Dataset items
══════

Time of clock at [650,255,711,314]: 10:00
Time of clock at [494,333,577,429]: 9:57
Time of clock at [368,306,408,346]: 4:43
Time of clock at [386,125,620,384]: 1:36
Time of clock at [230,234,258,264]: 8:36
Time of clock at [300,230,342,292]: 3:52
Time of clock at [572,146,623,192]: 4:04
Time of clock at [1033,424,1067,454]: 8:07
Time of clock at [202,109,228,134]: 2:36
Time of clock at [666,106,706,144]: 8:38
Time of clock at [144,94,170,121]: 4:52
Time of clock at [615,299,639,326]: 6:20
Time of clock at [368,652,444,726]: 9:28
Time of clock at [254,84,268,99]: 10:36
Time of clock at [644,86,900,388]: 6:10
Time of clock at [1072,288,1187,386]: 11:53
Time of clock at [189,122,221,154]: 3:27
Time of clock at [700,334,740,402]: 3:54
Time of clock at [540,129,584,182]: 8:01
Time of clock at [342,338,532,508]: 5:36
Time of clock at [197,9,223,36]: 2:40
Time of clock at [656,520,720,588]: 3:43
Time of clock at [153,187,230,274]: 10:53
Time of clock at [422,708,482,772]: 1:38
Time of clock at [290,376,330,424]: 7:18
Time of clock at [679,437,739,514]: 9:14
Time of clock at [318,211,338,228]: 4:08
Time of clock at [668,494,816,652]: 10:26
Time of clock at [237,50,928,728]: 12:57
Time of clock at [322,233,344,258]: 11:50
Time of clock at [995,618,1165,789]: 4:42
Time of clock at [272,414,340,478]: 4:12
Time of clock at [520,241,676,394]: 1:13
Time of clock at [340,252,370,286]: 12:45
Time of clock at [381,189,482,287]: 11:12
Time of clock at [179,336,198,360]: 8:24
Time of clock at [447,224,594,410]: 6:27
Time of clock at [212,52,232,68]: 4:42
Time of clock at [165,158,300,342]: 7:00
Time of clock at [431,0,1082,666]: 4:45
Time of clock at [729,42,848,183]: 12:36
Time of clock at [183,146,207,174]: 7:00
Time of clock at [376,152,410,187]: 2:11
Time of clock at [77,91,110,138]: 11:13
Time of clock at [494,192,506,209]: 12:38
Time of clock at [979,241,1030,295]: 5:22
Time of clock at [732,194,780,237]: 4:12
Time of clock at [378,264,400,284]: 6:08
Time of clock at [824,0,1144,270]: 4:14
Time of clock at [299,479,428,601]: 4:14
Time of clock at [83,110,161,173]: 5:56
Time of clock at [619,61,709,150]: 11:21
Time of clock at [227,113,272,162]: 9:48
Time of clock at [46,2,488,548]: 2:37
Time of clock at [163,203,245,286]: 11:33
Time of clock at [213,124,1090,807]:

══════

• [Exercise directions]
Rewrite the lines above as a numbered list, dropping any blank lines.

• [The answer]
1. Time of clock at [650,255,711,314]: 10:00
2. Time of clock at [494,333,577,429]: 9:57
3. Time of clock at [368,306,408,346]: 4:43
4. Time of clock at [386,125,620,384]: 1:36
5. Time of clock at [230,234,258,264]: 8:36
6. Time of clock at [300,230,342,292]: 3:52
7. Time of clock at [572,146,623,192]: 4:04
8. Time of clock at [1033,424,1067,454]: 8:07
9. Time of clock at [202,109,228,134]: 2:36
10. Time of clock at [666,106,706,144]: 8:38
11. Time of clock at [144,94,170,121]: 4:52
12. Time of clock at [615,299,639,326]: 6:20
13. Time of clock at [368,652,444,726]: 9:28
14. Time of clock at [254,84,268,99]: 10:36
15. Time of clock at [644,86,900,388]: 6:10
16. Time of clock at [1072,288,1187,386]: 11:53
17. Time of clock at [189,122,221,154]: 3:27
18. Time of clock at [700,334,740,402]: 3:54
19. Time of clock at [540,129,584,182]: 8:01
20. Time of clock at [342,338,532,508]: 5:36
21. Time of clock at [197,9,223,36]: 2:40
22. Time of clock at [656,520,720,588]: 3:43
23. Time of clock at [153,187,230,274]: 10:53
24. Time of clock at [422,708,482,772]: 1:38
25. Time of clock at [290,376,330,424]: 7:18
26. Time of clock at [679,437,739,514]: 9:14
27. Time of clock at [318,211,338,228]: 4:08
28. Time of clock at [668,494,816,652]: 10:26
29. Time of clock at [237,50,928,728]: 12:57
30. Time of clock at [322,233,344,258]: 11:50
31. Time of clock at [995,618,1165,789]: 4:42
32. Time of clock at [272,414,340,478]: 4:12
33. Time of clock at [520,241,676,394]: 1:13
34. Time of clock at [340,252,370,286]: 12:45
35. Time of clock at [381,189,482,287]: 11:12
36. Time of clock at [179,336,198,360]: 8:24
37. Time of clock at [447,224,594,410]: 6:27
38. Time of clock at [212,52,232,68]: 4:42
39. Time of clock at [165,158,300,342]: 7:00
40. Time of clock at [431,0,1082,666]: 4:45
41. Time of clock at [729,42,848,183]: 12:36
42. Time of clock at [183,146,207,174]: 7:00
43. Time of clock at [376,152,410,187]: 2:11
44. Time of clock at [77,91,110,138]: 11:13
45. Time of clock at [494,192,506,209]: 12:38
46. Time of clock at [979,241,1030,295]: 5:22
47. Time of clock at [732,194,780,237]: 4:12
48. Time of clock at [378,264,400,284]: 6:08
49. Time of clock at [824,0,1144,270]: 4:14
50. Time of clock at [299,479,428,601]: 4:14
51. Time of clock at [83,110,161,173]: 5:56
52. Time of clock at [619,61,709,150]: 11:21
53. Time of clock at [227,113,272,162]: 9:48
54. Time of clock at [46,2,488,548]: 2:37
55. Time of clock at [163,203,245,286]: 11:33
56. Time of clock at [213,124,1090,807]:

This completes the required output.